FTC to send $822,000 to victims of student debt-relief scam

The FTC is returning $822,000 to people who fell victim to a student debt-relief scam that charged upfront fees reaching $1,400.
Federal Trade Commission Building in Washington (Getty Images)

The Federal Trade Commission announced last week it’ll award $822,000 to borrowers who fell victim to a scam that promised relief for student debt.

The more than 14,500 checks going out stem from a complaint the FTC first filed in 2019 against a group called Student Advocates, which was found to have charged exorbitant up-front fees and steered victims toward high-interest loans in exchange for false promises of eliminating their debts.

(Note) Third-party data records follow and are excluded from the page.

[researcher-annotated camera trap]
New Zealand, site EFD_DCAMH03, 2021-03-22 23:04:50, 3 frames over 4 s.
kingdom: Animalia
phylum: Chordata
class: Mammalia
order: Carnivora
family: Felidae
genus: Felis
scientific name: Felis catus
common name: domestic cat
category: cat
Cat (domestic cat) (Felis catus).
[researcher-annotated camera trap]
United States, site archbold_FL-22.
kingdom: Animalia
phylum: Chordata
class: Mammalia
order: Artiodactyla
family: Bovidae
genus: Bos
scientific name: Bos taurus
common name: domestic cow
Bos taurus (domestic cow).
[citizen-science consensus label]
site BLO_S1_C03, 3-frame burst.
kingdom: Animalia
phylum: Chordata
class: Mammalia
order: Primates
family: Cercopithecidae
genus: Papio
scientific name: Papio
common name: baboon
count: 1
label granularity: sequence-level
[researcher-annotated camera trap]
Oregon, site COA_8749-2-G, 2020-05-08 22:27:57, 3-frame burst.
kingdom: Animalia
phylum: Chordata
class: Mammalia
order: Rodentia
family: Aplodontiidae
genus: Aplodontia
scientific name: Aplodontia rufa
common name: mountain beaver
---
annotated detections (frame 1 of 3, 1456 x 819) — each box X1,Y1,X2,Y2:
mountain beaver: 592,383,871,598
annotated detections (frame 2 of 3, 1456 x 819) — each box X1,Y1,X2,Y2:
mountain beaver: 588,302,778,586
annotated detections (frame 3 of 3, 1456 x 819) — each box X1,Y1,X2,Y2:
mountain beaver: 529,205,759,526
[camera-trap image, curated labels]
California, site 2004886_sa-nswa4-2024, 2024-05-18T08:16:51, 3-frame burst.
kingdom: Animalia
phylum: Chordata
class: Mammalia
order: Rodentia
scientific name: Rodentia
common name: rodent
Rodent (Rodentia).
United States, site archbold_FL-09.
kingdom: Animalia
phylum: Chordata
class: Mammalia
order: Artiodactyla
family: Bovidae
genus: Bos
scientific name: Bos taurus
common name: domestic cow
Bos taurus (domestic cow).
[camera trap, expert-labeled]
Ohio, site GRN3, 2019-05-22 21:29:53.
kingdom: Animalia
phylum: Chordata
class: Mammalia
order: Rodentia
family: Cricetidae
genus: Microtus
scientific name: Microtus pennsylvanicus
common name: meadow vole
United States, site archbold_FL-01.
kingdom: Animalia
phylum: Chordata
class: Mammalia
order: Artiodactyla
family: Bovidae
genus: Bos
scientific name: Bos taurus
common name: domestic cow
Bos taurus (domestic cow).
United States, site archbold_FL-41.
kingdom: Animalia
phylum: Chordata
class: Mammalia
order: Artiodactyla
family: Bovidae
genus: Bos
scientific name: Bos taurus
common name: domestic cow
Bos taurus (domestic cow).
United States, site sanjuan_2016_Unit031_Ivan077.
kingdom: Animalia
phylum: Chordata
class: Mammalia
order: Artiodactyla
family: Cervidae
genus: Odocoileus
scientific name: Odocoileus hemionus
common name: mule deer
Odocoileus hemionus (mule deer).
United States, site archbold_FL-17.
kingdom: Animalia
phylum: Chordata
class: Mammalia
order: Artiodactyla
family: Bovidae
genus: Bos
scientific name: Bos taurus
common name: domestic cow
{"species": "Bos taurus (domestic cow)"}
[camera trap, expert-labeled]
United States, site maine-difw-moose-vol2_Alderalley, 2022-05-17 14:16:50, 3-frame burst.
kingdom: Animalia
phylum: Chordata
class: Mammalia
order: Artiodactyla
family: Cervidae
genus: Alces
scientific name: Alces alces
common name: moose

According to the FTC’s original complaint, Student Advocates used tactics including targeted online ads and social-media campaigns to gather information on people having trouble making their student loan payments and then manipulating them into predatory loans. Victims were also charged up-front fees of as much as $1,400, according to the complaint.

“None of the money collected by the defendants was paid toward consumers’ student loans,” an FTC press release read.


Under the terms of a stipulated final order the commission and Student Advocates reached in May 2021, the company was banned from offering debt-relief service, prohibited from collecting further payments and required to pay additional relief.

The FTC said people who receive checks as part of the Student Advocates settlement should deposit them within 90 days.